===== Document section =====
1. Overview
2. MapBox Access Token
3. Turn-Key ER-Demo Environment
- 3.1. Overview
- 3.2. Order Emergency Response Demo
4. Bring Your Own OpenShift 4 Cluster
5. Appendix
- 5.1. Vanilla OCP4 from RHPDS

1. Overview

By this time you are excited and want to try out this application. To do so, you will need to install the application on an OpenShift Container Platform (OCP) 4.* environment. You have the following two options:

Turn-Key ER-Demo Environment An Emergency Response Demo application can be obtained via Red Hat Product Demo System (RHPDS). This is the recommended approach for most users.
Bring Your Own OpenShift 4 Cluster As an alternative, you can layer an Emergency Response demo environment on an existing OpenShift platform. The installation of the ER-Demo application on your OpenShift cluster is done using an Ansible based operator. This approach is recommended for contributor of the Emergency Response Demo.

NOTE: In all cases, you will need your own MapBox Token. (As per the next section).

2. MapBox Access Token

The Emergency Response application makes use of a third-party SaaS API called MapBox. MapBox APIs provide the Emergency Response application with an optimized route for a responder to travel given pick-up and drop-off locations. To invoke its APIs, MapBox requires an access token. For normal use of the Emergency Response application the free-tier account provides ample rate-limits.

MapBox token

Save your newly created Map Box Access Token. You’ll use it in the following sections.

3. Turn-Key ER-Demo Environment

Use this provisioning approach if you’d like a turn-key experience for acquiring your own Emergency Response demo environment.

As per the previous section, you will need a MapBox Access Token..

3.1. Overview

The Red Hat Product Demo System (RHPDS) provides a wide variety of cloud-based labs and demos showcasing Red Hat software. One of the offerings from RHPDS is a cloud-based OCP 4 environment that meets all of the minimum requirements to support an installation of the Emergency Response application. The default shutdown and lifetime durations of this environment are as follows:

Runtime: 10 hours; You have the ability to extend the runtime (one time only) and re-start if it was shutdown.
Lifetime: 2 days; You have the ability to extend the lifetime three times for 3 days each. Subsequently, the max lifetime could be up to 11 days.

To utilize RHPDS, you will need the following:

OPENTLC credentials. OPENTLC credentials are available only to Red Hat associates and Red Hat partners.
SFDC Opportunity, Campaign ID or Partner Registration

3.2. Order Emergency Response Demo

In a web browser, navigate to the Red Hat Product Demo System at: Red Hat Product Demo System.
Authenticate using your OPENTLC credentials, for example: johndoe-redhat.com.
Navigate to the following catalog: `Services → Service Catalogs → Multi-Product Demos.
Select the following catalog item: Emergency Response Demo.
Click Order on the next page.
In the subsequent order form, add in details similar to the following:
At the bottom of the same page, click Submit.

3.2.1. Confirmation Emails

The provisioning of your OpenShift environment from RHPDS typically takes about 1 hour.
===== Data entries =====
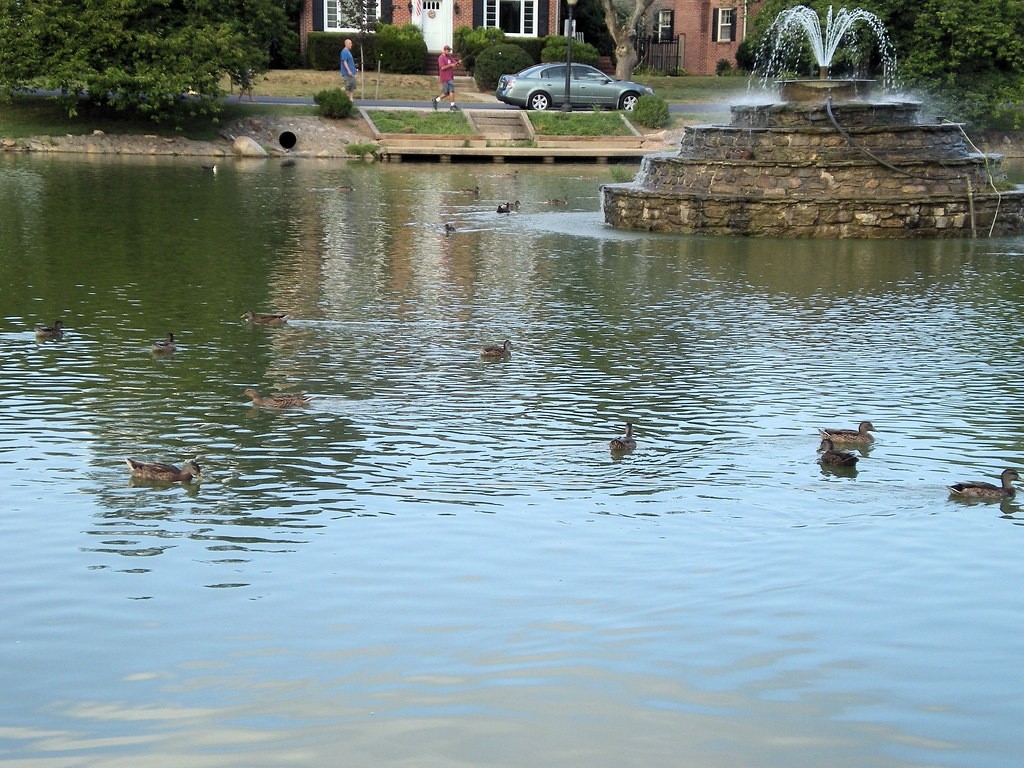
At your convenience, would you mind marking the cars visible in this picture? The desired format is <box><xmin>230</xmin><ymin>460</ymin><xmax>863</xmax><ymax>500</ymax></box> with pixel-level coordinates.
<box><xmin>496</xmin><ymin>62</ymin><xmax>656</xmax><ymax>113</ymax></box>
=====
===== Data entries =====
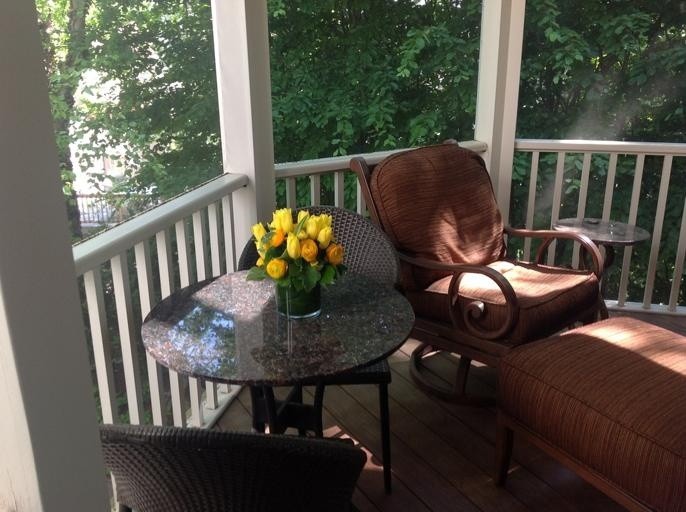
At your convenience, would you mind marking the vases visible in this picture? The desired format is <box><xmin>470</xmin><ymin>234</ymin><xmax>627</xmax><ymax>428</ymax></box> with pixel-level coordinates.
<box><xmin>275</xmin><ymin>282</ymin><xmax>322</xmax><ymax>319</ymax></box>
=====
§ **Task goal**: Resume the Emergency Response Demo installation guide from where it stops, starting after the sentence about provisioning taking about 1 hour.

§ **Exercise answer**:
Upon ordering the lab environment, you will receive the following various confirmation emails:

Your RHPDS service provision request has started: This email should arrive within minutes of having ordered the environment.
Your RHPDS service provision request has updated: You will receive one or more of these emails indicating that the OCP 4 provisioning process continues to proceed.
Your RHPDS service provision request has completed:
1. Read through this email in its entirety and save !
2. This email includes details regarding its deletion date.
3. This email also includes URLs to the OpenShift Web Console
4. Also included is the userId and password of the OpenShift cluster-admin user.
5. After having received this email, please wait another 15 minutes to allow the underlying services to complete provisioning.

3.2.2. ER-Demo Web Consoles

Now that installation of the Emergency Response app is complete, you should be able to navigate your browser to its web consoles.
These ER-Demo URLs can be found via the OpenShift Web Console. At this time, locate the URL along with opentlc-mgr user credentials to the OpenShift Web Console found in the 3rd email sent by RHPDS.

Once authenticated into the OpenShift Web Console as opentlc-mgr, navigate to the following :

Administration -> user1-er-demo -> Networking -> Routes

3.2.3. Emergency Response Console

Click the URL to your emergency-console:
More information about the Emergency Response Console is found in the Getting Started Guide.

3.2.4. Disaster Simulator

Click the URL to your disaster-simulator
More information about the Disaster Simulator is found in the Getting Started Guide.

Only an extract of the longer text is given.